New medications are often staggeringly expensive. But this pricing doesn’t come out of thin air. High drug prices reflect the enormous costs of developing new medications and the huge — but often ignored — value that pharmaceuticals deliver to patients. Imposing price controls, as these misguided doctors suggest, would stifle drug development and hurt patient well-being.
Producing a new medication — like building a health system — requires massive investments. To see a new treatment through to approval by the Food and Drug Administration, pharmaceutical firms spend an average of $2.6 billion and between 10 to 12 years per therapy.
An overwhelming majority of potential new medications under development simply fail to pan out. Only 1 in 1,000 drug candidates makes it out of the lab to human testing. Just 20 percent of the drugs that make it out of the lab emerge from clinical trials to win FDA approval.
That means pharmaceutical firms have to price their drugs so that they can recover the development costs not only of successful medications, but of all those experiments that fail. Pharmaceutical companies must also factor in the cost of researching and developing future treatments into their current prices.
The U.S. conducts a majority of the world’s pharmaceutical research and development (R&D). Of the 5,000 drugs currently in development, more than 3,000 are being studied on U.S. soil. Since 2000, the FDA has approved more than 500 new treatments.

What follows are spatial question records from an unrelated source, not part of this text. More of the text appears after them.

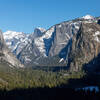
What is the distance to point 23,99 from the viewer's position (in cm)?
17250

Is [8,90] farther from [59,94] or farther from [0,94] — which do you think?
[59,94]

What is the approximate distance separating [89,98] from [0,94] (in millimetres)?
57663

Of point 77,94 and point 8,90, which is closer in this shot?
point 77,94

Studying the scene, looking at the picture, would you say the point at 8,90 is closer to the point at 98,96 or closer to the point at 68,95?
the point at 68,95

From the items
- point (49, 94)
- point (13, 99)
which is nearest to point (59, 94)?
point (49, 94)

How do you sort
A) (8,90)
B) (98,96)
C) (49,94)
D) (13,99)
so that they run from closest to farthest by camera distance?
1. (98,96)
2. (13,99)
3. (49,94)
4. (8,90)

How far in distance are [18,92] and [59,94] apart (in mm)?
30624

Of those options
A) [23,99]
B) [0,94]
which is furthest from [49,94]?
[0,94]

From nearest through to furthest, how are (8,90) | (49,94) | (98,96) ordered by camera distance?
(98,96) < (49,94) < (8,90)

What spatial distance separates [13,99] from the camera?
171750 mm

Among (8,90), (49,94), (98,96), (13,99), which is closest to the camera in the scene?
(98,96)

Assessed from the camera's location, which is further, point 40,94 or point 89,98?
point 40,94

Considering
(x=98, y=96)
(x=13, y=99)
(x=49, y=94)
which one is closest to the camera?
(x=98, y=96)

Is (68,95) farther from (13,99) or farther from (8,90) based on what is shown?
(8,90)
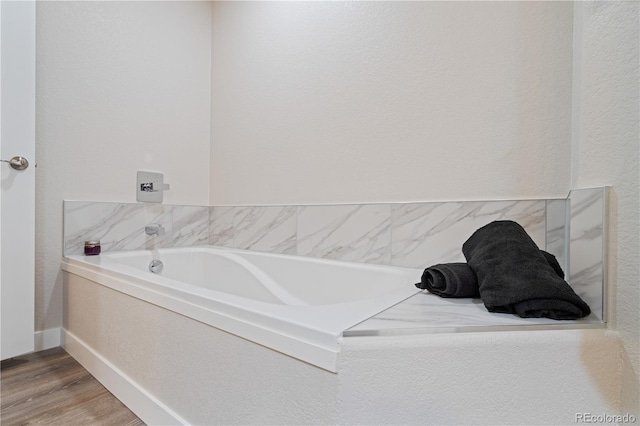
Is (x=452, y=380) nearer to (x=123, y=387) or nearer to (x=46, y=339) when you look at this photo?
(x=123, y=387)

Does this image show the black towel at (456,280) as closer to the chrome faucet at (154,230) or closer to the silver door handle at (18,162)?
the chrome faucet at (154,230)

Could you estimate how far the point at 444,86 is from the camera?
4.76 feet

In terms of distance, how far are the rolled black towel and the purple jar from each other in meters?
1.77

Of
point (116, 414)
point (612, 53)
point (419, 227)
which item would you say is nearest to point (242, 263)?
point (116, 414)

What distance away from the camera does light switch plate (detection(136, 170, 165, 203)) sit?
2.14 meters

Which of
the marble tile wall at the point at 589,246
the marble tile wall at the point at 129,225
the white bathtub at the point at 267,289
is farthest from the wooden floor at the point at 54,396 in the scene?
the marble tile wall at the point at 589,246

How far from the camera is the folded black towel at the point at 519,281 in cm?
78

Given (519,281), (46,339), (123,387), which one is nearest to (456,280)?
(519,281)

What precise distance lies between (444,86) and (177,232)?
187 cm

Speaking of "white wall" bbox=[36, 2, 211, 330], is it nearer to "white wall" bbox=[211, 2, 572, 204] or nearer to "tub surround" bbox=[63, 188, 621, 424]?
"white wall" bbox=[211, 2, 572, 204]

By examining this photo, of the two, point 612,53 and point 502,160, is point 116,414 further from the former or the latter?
point 612,53

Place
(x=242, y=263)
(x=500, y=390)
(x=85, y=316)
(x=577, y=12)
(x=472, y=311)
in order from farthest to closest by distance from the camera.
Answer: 1. (x=242, y=263)
2. (x=85, y=316)
3. (x=577, y=12)
4. (x=472, y=311)
5. (x=500, y=390)

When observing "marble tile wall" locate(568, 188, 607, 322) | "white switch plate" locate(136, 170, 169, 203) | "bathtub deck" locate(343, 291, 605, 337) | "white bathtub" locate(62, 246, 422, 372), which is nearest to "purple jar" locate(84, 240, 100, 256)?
"white bathtub" locate(62, 246, 422, 372)

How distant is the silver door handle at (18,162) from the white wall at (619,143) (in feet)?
7.24
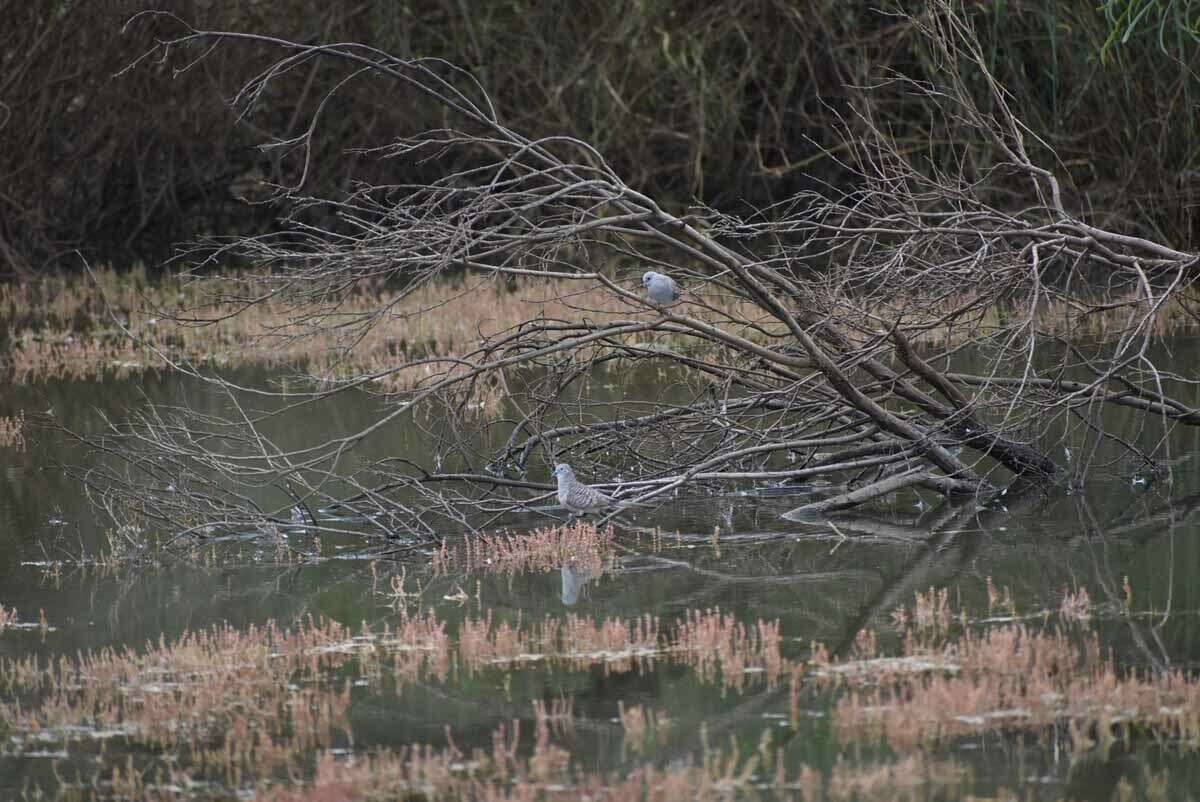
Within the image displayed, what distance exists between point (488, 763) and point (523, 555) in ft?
10.4

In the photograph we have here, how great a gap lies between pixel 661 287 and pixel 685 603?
8.23 feet

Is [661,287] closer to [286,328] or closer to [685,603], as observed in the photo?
[685,603]

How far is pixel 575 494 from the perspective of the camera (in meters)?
9.73

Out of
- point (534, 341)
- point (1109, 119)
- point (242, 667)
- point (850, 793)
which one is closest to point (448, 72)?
point (1109, 119)

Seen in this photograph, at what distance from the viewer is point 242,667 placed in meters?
7.26

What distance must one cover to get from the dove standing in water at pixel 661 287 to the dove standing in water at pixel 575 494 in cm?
122

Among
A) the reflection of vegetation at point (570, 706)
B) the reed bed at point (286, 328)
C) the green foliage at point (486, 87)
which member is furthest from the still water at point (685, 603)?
the green foliage at point (486, 87)

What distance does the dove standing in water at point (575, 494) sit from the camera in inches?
383

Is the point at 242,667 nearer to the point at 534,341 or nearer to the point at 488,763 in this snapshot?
the point at 488,763

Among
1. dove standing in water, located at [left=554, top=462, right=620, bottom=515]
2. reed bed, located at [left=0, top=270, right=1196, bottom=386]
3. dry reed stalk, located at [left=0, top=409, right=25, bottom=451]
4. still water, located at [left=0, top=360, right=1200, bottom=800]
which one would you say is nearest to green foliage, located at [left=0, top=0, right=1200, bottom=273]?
reed bed, located at [left=0, top=270, right=1196, bottom=386]

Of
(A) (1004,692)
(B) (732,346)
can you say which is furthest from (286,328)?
(A) (1004,692)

Many of these are advanced, breakthrough therapies. Of the 41 new drugs approved by the FDA last year, more than 40 percent targeted rare diseases with either few or no existing treatments.
There’s a reason American pharmaceutical innovation commands the spotlight: Free-market pricing in the U.S. gives drug developers more funds to invest in research and puts new medicines in the pipeline.

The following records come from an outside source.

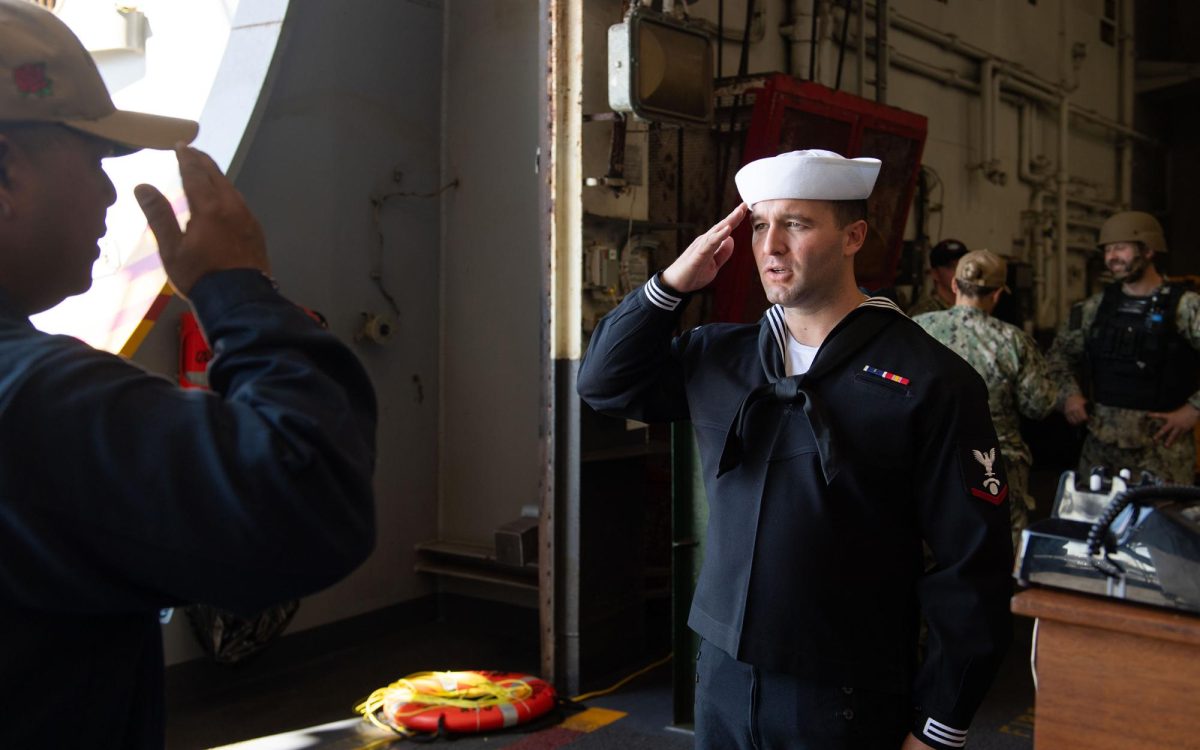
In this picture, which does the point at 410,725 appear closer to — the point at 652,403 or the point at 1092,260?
the point at 652,403

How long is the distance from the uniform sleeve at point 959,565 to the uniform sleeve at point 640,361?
0.62 metres

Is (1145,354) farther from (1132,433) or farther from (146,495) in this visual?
(146,495)

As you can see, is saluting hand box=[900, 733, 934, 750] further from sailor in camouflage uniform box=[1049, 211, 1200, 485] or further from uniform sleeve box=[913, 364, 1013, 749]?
sailor in camouflage uniform box=[1049, 211, 1200, 485]

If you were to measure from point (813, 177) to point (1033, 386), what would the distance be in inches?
106

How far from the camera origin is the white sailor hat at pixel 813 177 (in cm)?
229

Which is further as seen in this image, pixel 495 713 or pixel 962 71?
pixel 962 71

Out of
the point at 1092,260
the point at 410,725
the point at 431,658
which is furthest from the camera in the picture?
the point at 1092,260

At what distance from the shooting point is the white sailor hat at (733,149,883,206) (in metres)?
2.29

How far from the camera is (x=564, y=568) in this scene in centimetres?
474

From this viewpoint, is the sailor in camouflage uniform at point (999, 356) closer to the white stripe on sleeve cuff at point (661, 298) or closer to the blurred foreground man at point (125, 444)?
the white stripe on sleeve cuff at point (661, 298)

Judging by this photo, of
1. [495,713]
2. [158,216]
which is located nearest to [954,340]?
[495,713]

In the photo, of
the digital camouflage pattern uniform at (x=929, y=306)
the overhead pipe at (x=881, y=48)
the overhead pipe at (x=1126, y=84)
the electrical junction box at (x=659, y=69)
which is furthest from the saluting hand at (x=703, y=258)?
the overhead pipe at (x=1126, y=84)

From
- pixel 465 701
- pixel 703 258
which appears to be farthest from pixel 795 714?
pixel 465 701

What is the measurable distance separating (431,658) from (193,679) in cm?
114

Other countries have proposed price controls for drugs, as the Mayo Clinic doctors propose. They’ve paid dearly to achieve these lower upfront expenses. For example, when Germany imposed 16 percent price cuts on drugs in 2004, pharmaceutical R&D spending dropped. Less R&D ultimately leads to fewer new medicines for patients.

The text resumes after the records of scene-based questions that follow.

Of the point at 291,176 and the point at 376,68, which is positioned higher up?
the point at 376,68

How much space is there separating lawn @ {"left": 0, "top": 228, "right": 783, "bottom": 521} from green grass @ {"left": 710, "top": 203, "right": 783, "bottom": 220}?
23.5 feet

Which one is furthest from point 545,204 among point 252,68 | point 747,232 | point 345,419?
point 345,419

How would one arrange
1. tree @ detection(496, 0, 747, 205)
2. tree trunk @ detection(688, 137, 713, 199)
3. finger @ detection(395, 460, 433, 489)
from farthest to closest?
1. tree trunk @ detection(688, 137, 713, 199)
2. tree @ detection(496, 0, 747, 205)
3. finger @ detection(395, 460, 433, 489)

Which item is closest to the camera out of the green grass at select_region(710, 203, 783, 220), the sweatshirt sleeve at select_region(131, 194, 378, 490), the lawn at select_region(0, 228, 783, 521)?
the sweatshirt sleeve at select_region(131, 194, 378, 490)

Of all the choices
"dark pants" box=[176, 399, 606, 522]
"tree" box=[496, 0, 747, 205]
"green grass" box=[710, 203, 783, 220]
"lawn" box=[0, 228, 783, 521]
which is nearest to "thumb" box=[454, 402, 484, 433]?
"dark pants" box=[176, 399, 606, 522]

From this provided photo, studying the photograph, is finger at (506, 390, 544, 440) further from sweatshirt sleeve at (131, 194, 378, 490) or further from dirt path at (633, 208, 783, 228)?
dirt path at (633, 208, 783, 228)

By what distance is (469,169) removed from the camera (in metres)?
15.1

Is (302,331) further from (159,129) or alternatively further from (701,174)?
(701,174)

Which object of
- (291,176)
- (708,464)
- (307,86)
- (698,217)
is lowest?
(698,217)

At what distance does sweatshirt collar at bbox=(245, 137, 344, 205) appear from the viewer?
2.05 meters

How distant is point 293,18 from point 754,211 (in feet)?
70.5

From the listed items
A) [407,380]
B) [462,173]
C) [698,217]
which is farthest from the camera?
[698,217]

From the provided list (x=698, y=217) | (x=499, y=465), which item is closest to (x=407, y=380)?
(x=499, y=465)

Economists predict that if the U.S. government slashed drug prices by 40 to 50 percent, the number of new R&D projects on new medicines would drop by 30 to 60 percent.
Advocates of price controls also fail to consider the tremendous value that these treatments deliver, in terms of both health and economic savings.
Consider the new hepatitis C drug Sovaldi. Critics complain about its hefty price tag — $84,000 per treatment course that cured 90 percent of patients. Before Sovaldi, patients received a combination drug therapy that treated symptoms but that was hard and painful to take. And the therapy cost about $115,000 per year for as long as the patient was alive. But you didn’t hear the critics talk about Sovaldi being cheaper and more effective, thereby saving what can amount to decades of treatment costs.
The Sovaldi experience is hardly unique. A recent study found that every dollar spent on a newer medicine saves more than six dollars on other health care expenses, such as hospital stays.
HIV/AIDS therapies have also proven their value. In the late 1980s, health authorities predicted that the cost of treatment would bankrupt the American health care system. Instead, advances in HIV/AIDS therapies from 1987 to 2010 helped avoid a staggering 862,000 premature deaths in the United States and delivered $615 billion in gains to the U.S. economy by enabling patients to lead productive lives.
Just last year, critics argued that Sovaldi would bankrupt American health care. Guess what? There are now four products competing for the hepatitis C market. The resulting competition has led to lower prices and costs, with spending on all four products level and currently totaling just 0.001 percent of all health care spending. So the critics have moved onto to the next headline grabber.
Cancer medicines have also had a huge impact on human health and the economy. Between 1988 and 2000, treatment advances saved 23 million life-years and $1.9 trillion in the United States.
These advances will continue, provided that policymakers remain attentive to how the market for pharmaceutical research really works.
Trimming health care costs is a noble goal. But imposing price controls on prescription drugs — or any health care product or service — is not the way to do it. Such controls stifle innovation, increase costs throughout the system, and leave individuals sicker and with fewer choices. Competition is what works in driving down costs for drugs, devices, or even physician and hospital services.
It’s too bad the smart doctors at Mayo apparently don’t agree.
Joel White is executive director of the Council for Affordable Health Coverage.